12
Nov/09

FOUR SEASONS LODGE

12
Nov/09

FOUR SEASONS LODGE (Andrew Jacobs, 2008)
IFC Center
323 Sixth Ave. at East Third St.
Opens Wednesday, November 11
212-924-7771
www.ifccenter.com
www.fourseasonsmovie.org

“Life is not easy for everyone,” Olga Bowman says about midway through Andrew Jacobs’s spectacular cinéma vérité documentary, FOUR SEASONS LODGE. “But life can be beautiful even when it’s not so easy.” For twenty-five summers, a group of Holocaust survivors, mostly Polish Jews, would meet at the Four Seasons Lodge in the Catskills, where they would talk, dance, argue, eat, hug, discuss their latest aches and pains, and primarily revel in life despite the horrific things they suffered through and witnessed at such concentration camps as Auschwitz and Bergen-Belsen. Jacobs discovered this heartwarming community while researching a series of articles for the New York Times; when he heard that the lodge was being sold and that the 2006 season might be the group’s last, he decided to make a movie about it. Seeking advice from the legendary Albert Maysles, Jacobs actually landed the master documentarian as his chief cameraman, giving FOUR SEASONS LODGE the feel of such classic Maysles brothers’ works as SALESMAN and GREY GARDENS.

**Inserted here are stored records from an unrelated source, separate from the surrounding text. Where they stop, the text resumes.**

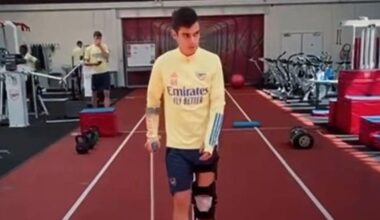 Momente horror / Un jucător vital de la Dinamo dezvăluie: „Părinții  îmi țineau piciorul în mână, ca să nu mă mișc”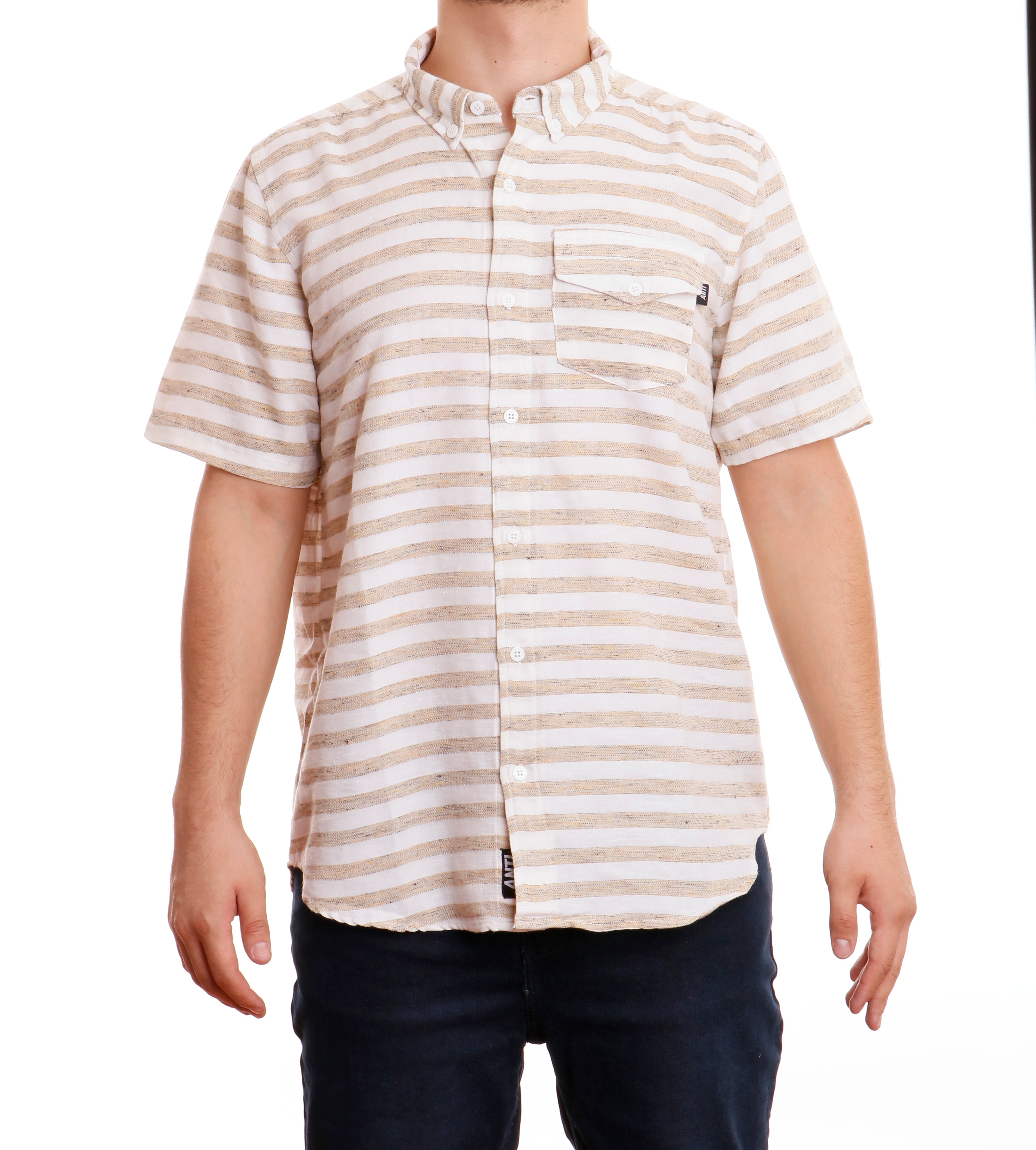 Camisa Sanden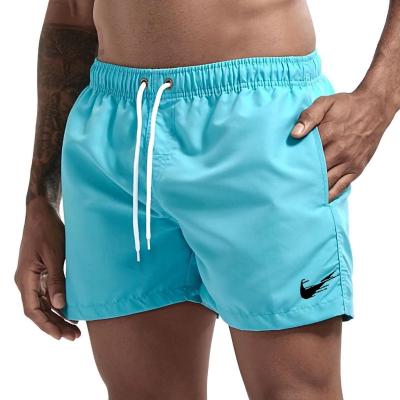 China high quality Anti-wrinkle streetwear mens casual shorts set logo custom board swim running shorts for men fail short for sale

Jacobs is like the proverbial fly on the wall, focusing on ten primary characters who don’t mind sharing their simple existence with the rest of the world. “I am full of life,” one woman says, and that is what the film is really about, even as this collection of extraordinary people are staring at their own mortality. They might have survived the camps, but as they reach into their eighties and nineties, they understand that death is near – but they refuse to let a little thing like that stop them from enjoying some lox and herring, schmaltzy music, bad jokes, and, most of all, each other. Audiences will fall in love with such couples as Hymie and Tosha Abramowitz (Hymie’s pronunciation of the word herring is worth the price of admission all by itself), Tobias Buchman and Lola Wenglin, and the endearing Olga Bowman and Genya Boyman, who are all charming in unique, unexpected ways. FOUR SEASONS LODGE is an extraordinary accomplishment, a subtle yet unforgettable experience that is one of the best films of the decade.